The plan is full on systematic treatment in the form of this new drug, catchily named Cabozantinib. I hope it knocks back all the tumours that are symptomatic so I don’t need any additional intervention such a more radiotherapy. I would like to avoid that to my face or head!! When I started my previous drugs, I was on a shittonne of horse tranquillisers for pain. Within 4 weeks I was back to the occasional paracetamol. These drugs are powerful and work astoundingly fast. Whilst I am realistic enough to know that because I have more cancer in my body, I might not get such a radical result, but a reduction in my face pain and stability in the tumour that affects my mobility would be a win in my book. Ideally it would nuke the liver mets too. They aren’t causing my any bother (yet) but I’d rather they weren’t there. What was really interesting was Wizard of Onc showing me scans from 2018 alongside my most recent scans. This showed that yes, lots of new cancer has popped up, but there are also areas that have buggered off and died. It’s helped me conclude that, as much as I have an almost pathological need to know everything, maybe that’s not possible as things change all the time. Perhaps just focussing on the areas which cause me issues is all I can realistically do?

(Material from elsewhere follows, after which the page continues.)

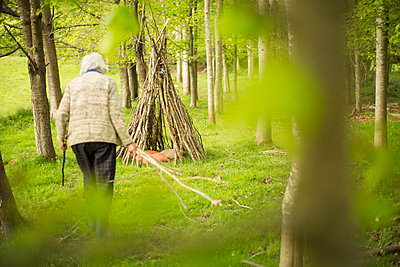 Senior woman making branch teepee in woodland - p1023m2201397 by Martin Barraud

It’s been a really tough 6 months (esp as I had a return of the shits over Xmas and new year and felt horrific again. The peach pants made an unwelcome return). But there have been so many lovely highlights: seeing Wakey start senior school and smash it. She’s an absolutely incredible child. I have enormous respect and admiration for her diligence, her resilience, her sense of self. We saw the women win the Euros, lovely hols in the New Forest, the day to day hubbub of raising two brilliant kids, enjoying time with my wingman and watching him grow a new business (if you need an accountant, personal or for your business, then he’s just fab).


With some encouragement from my brother from another mother, who asked me if I’d done everything I need and want to do (brutal question but we all need someone who can ask these things). Not the world cruise type stuff more sorting my will (yes still not done that. Knob but it's inhand. I promise.), cards for the children’s birthdays, gifts for milestone birthdays and events. Very very hard to consider but another wonderful friend has reframed it as sort of an extension of the kids baby books. I’m trying to make it a positive more joyful experience rather than acknowledging I’m potentially circling the drain.


I feel weirdly content, busy doing not very much. I’ve taken up crocheting which, thanks to my ADHD brain, I will do relentlessly for a few weeks and then never do again but that’s ok. I’m learning to accept these things about myself. It’s very liberating and empowering and a welcome side effuck of living with the Sword of Damocles over my head. Cheaper than therapy but possibly less sustainable!


I have hope in a tiny little white tablet; the product of millions of pounds and years of research. If you ever feel like giving to a cancer charity, find one that funds research. These are the people that genuinely prolong and save lives.


As always, thanks for getting to the bottom of my diatribe. I hope it’s made you smile as well as sympathetise.